A mathematical model of the inner medullary collecting duct (IMCD) of the rat has been developed that is suitable for simulating luminal buffer titration and ammonia secretion by this nephron segment. Luminal proton secretion has been assigned to an H-K-ATPase, which has been represented by adapting the kinetic model of the gastric enzyme by Brzezinski et al. (P. Brzezinski, B. G. Malmstrom, P. Lorentzon, and B. Wallmark. Biochim. Biophys. Acta 942: 215-219, 1988). In shifting to a 2 H(+):1 ATP stoichiometry, the model enzyme can acidify the tubule lumen similar to 3 pH units below that of the cytosol, when luminal K(+) is in abundance. Peritubular base exit is a combination of ammonia recycling and HCO, flux (either via Cl(-)/HCO(3)(-) exchange or via a Cl(-) channel). Ammonia recycling involves NH(4)(+) uptake on the Na-K-ATPase followed by diffusive NH(3) exit [S. M. Wall.
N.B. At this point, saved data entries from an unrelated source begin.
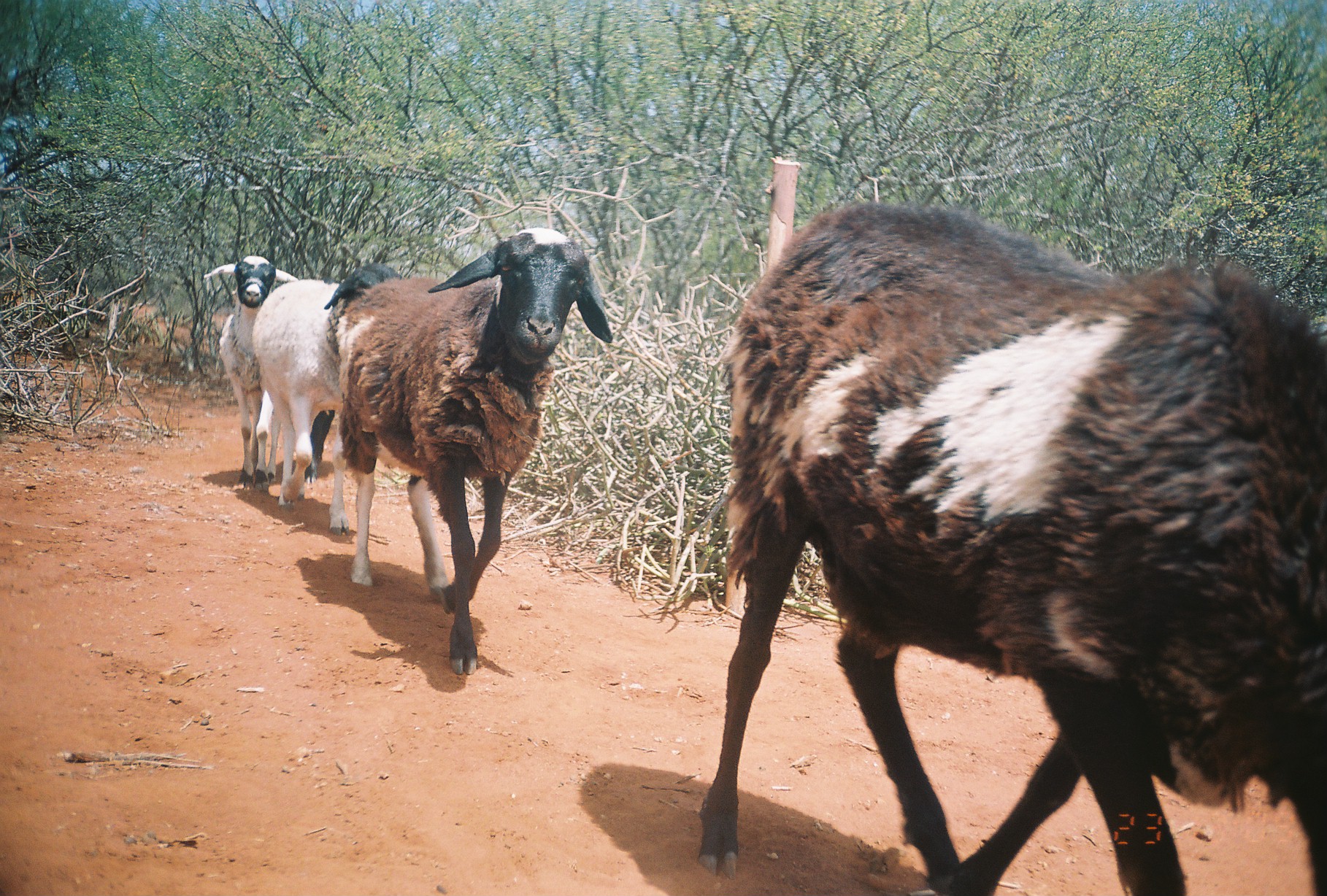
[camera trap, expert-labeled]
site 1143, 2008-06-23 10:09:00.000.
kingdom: Animalia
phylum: Chordata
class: Mammalia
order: Artiodactyla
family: Bovidae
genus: Ovis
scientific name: Ovis aries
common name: domestic sheep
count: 4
Am. J. Physiol. 270 (Renal Physiol. 39): F432-F439, 1996]; model calculations suggest that this is the principal mode of base exit. By virtue of this mechanism, the model also suggests that realistic elevations in peritubular K(+) concentration will compromise IMCD acid secretion. Although ammonia recycling is insensitive to carbonic anhydrase (CA) inhibition, the base exit linked to HCO, flux provides a CA-sensitive component to acid secretion. In model simulations, it is observed that increased luminal NaCl entry increases ammonia cycling but decreases peritubular Cl(-)/HCO(3)(-) exchange (due to increased cell Cl(-)). This parallel system of peritubular base exit stabilizes acid secretion in the face of variable Na(+) reabsorption.